→ GIVEN EXERCISE A:
In the lantern discussion, how many pumps does the lighting procedure call for after the fuel cap is closed?
---------- PASSAGE SHOWN
A coworker gave me a Coleman 228H lantern that needed a little TLC. In all, not bad shape mostly cleaning. After dumping the old fuel most of the attention went into cleaning the generator. I wasn't sure if it wanted to "quick light" but after giving the cleaning level some action it straightened out and took off. Part of the fussiness starting could have been some residual solvent in the generator. I'm currently burning out a few ounces of fuel and may let it set dry until called for. AR
Air/fuel quick start still acting up, perhaps that I'm trying to light it up with minimal fuel? I added a little SeaFoam cleaner and very little fuel to restart. I found that the storage parts tray that I got so long ago fits this model well. Never be without a few extra mantels and spares. As a side note, picking up a few mantels noticed that the local Walmart has switched from Coleman fuel to Crown. The price is much cheaper $8 per gallon. Anyone know if it has the corrosion protection(green tint) like Coleman?? Andy
Unless your direction disc on the fuel knob is mis-aligned it looks like the valve is full open in both pictures. That would be the problem with the instant light. Follow the directions on the disc. Open fuel cap to make sure you're starting at zero pressure. Close cap, 30-35 pumps. Open fuel valve 1/4 turn. Hold match under mantle (it will take a few seconds until you hear fuel sputtering into the manifold). Once mantles are burning brightly open fuel valve all the way. On cold days you may have to add a few pumps after things are burning brightly. The 220/228 series are virtually fool-proof and are great daily user lanterns.
--------------------
→ GIVEN EXERCISE B:
Duplicate the records from the line holding "Which one of" through the end of the records, both ends included.
---------- INPUT MATERIAL
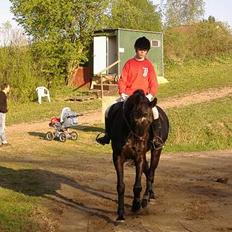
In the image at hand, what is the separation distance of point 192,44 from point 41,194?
3242 centimetres

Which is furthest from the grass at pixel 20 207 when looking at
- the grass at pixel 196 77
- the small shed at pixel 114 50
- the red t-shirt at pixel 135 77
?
the small shed at pixel 114 50

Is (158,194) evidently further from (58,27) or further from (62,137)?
(58,27)

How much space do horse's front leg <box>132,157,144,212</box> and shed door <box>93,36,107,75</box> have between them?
2557 cm

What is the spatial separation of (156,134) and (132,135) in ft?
3.02

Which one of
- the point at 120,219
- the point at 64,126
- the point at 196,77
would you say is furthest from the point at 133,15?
--------------------
→ FULL OUTPUT A:
30-35 pumps.

→ FULL OUTPUT B:
Which one of
- the point at 120,219
- the point at 64,126
- the point at 196,77
would you say is furthest from the point at 133,15?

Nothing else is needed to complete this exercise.